Der Junge im gestreiften Pyjama (Originaltitel: The Boy in the Striped Pyjamas) ist ein britischer Film aus dem Jahr 2008 von Mark Herman, der auf der gleichnamigen Romanvorlage von John Boyne basiert. Die beiden Hauptrollen Bruno und Schmuel wurden von den Nachwuchsschauspielern Asa Butterfield und Jack Scanlon gespielt. Der Film war ab dem 12. September 2008 in den britischen und irischen Kinos zu sehen. In die deutschen Kinos kam der Film am 7. Mai 2009.

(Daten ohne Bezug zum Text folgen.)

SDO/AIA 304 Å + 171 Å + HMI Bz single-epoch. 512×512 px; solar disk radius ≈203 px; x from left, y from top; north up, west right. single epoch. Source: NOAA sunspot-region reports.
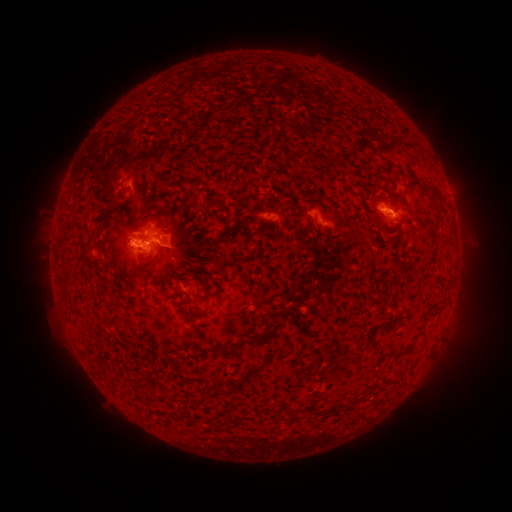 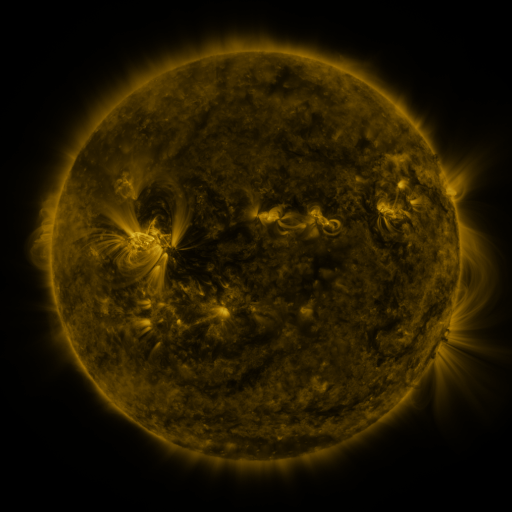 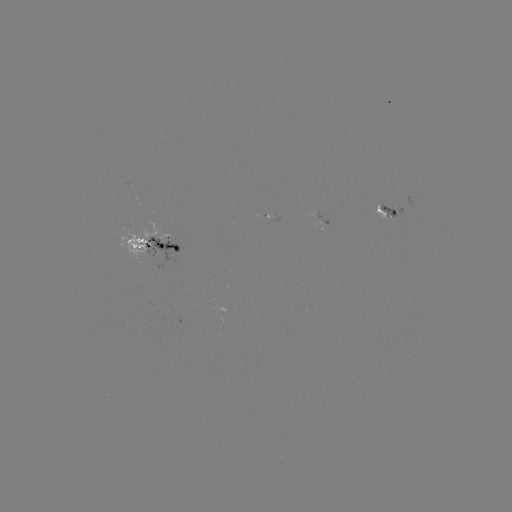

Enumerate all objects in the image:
spotted active region: (406, 209)
spotted active region: (387, 214)
spotted active region: (269, 218)
spotted active region: (157, 244)
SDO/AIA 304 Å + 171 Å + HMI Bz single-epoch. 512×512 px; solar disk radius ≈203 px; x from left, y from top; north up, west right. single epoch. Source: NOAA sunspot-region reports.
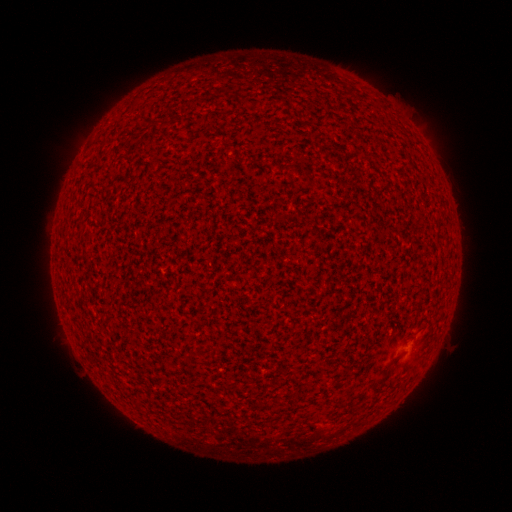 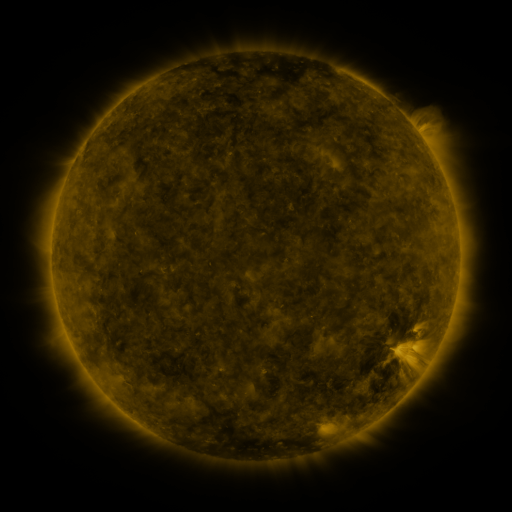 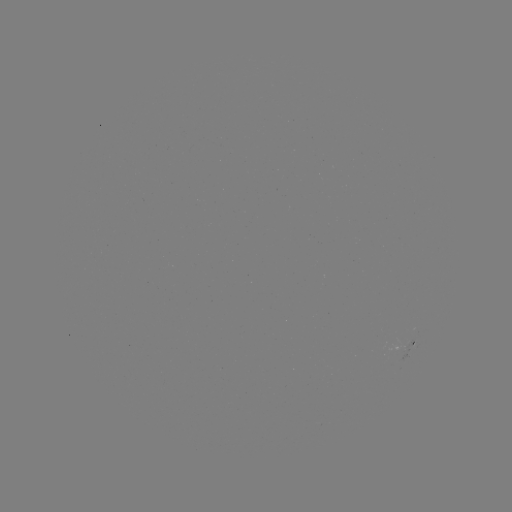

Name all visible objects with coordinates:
(none)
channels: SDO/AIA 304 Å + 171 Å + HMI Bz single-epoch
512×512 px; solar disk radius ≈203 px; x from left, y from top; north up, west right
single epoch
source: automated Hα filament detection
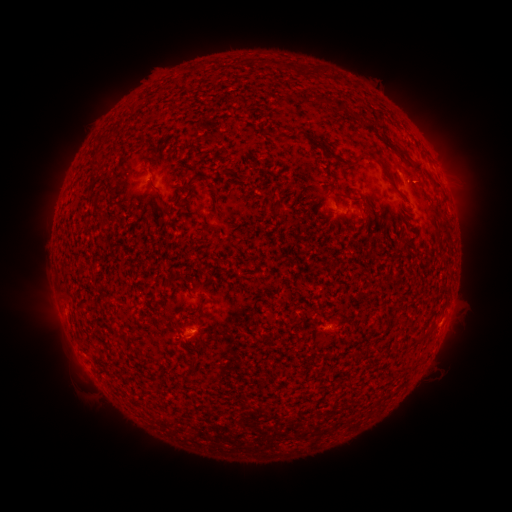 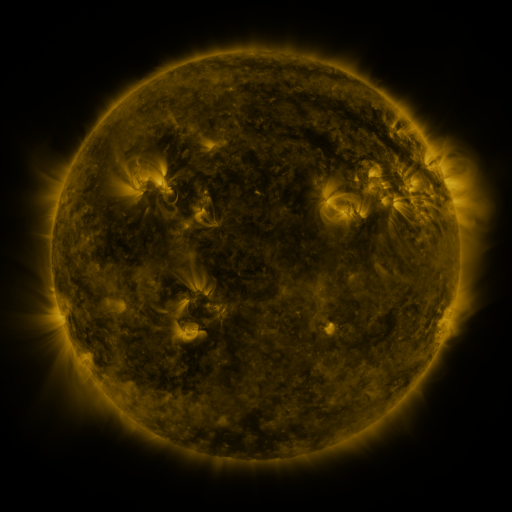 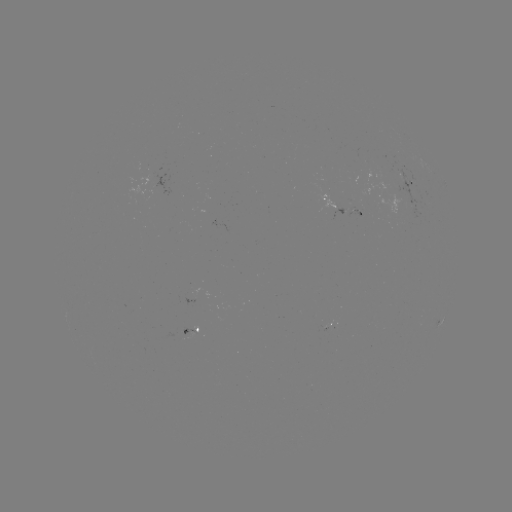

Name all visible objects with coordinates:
filament: <bbox>320, 144, 346, 165</bbox>
filament: <bbox>398, 151, 411, 161</bbox>
filament: <bbox>92, 156, 103, 165</bbox>
filament: <bbox>150, 176, 158, 188</bbox>
filament: <bbox>387, 180, 399, 194</bbox>
filament: <bbox>154, 194, 164, 207</bbox>
filament: <bbox>204, 213, 212, 224</bbox>
filament: <bbox>198, 299, 206, 308</bbox>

Produktionsland: Vereinigtes Königreich,

Vereinigte Staaten

Originalsprache: Englisch

Erscheinungsjahr: 2008

Länge: 94 Minuten

Altersfreigabe: FSK 12

JMK 12

Regie: Mark Herman

Drehbuch: John Boyne (Buch),

Mark Herman (Drehbuch)

Produktion: David Heyman

Musik: James Horner

Kamera: Benoît Delhomme

Schnitt: Michael Ellis

Handlung

Gerade noch hat der achtjährige Bruno mit seinen Freunden in Berlin Flieger gespielt, als er zu Hause erfährt, dass die Familie bereits am nächsten Tag umziehen werde: Sein Vater, SS-Offizier Ralf, wurde zum Kommandanten eines Arbeitslagers befördert. Bruno trennt sich nur schwer von seinen Freunden und auch die Aussicht auf einen eigenen Garten hebt seine Laune nicht. Seine zwölfjährige Schwester Gretel hingegen glaubt, dass sie auch auf dem Land Freunde finden wird. Das neue Heim entpuppt sich als schwer bewachter Betonklotz mit hohen Zäunen, in dessen Vorhof ein Baum steht. Den Hinterhof des Grundstücks darf Bruno nicht betreten, sieht von seinem Zimmerfenster aus in der Ferne jedoch etwas, das er für einen Bauernhof hält. Er wundert sich, dass die Kinder und „Bauern“ alle gestreifte Schlafanzüge tragen, wie auch er einen hat. Es ist das Lager und Mutter Elsa stellt Ralf zur Rede, war doch ausgemacht, dass sich das Lager Kilometer vom Haus entfernt befinde.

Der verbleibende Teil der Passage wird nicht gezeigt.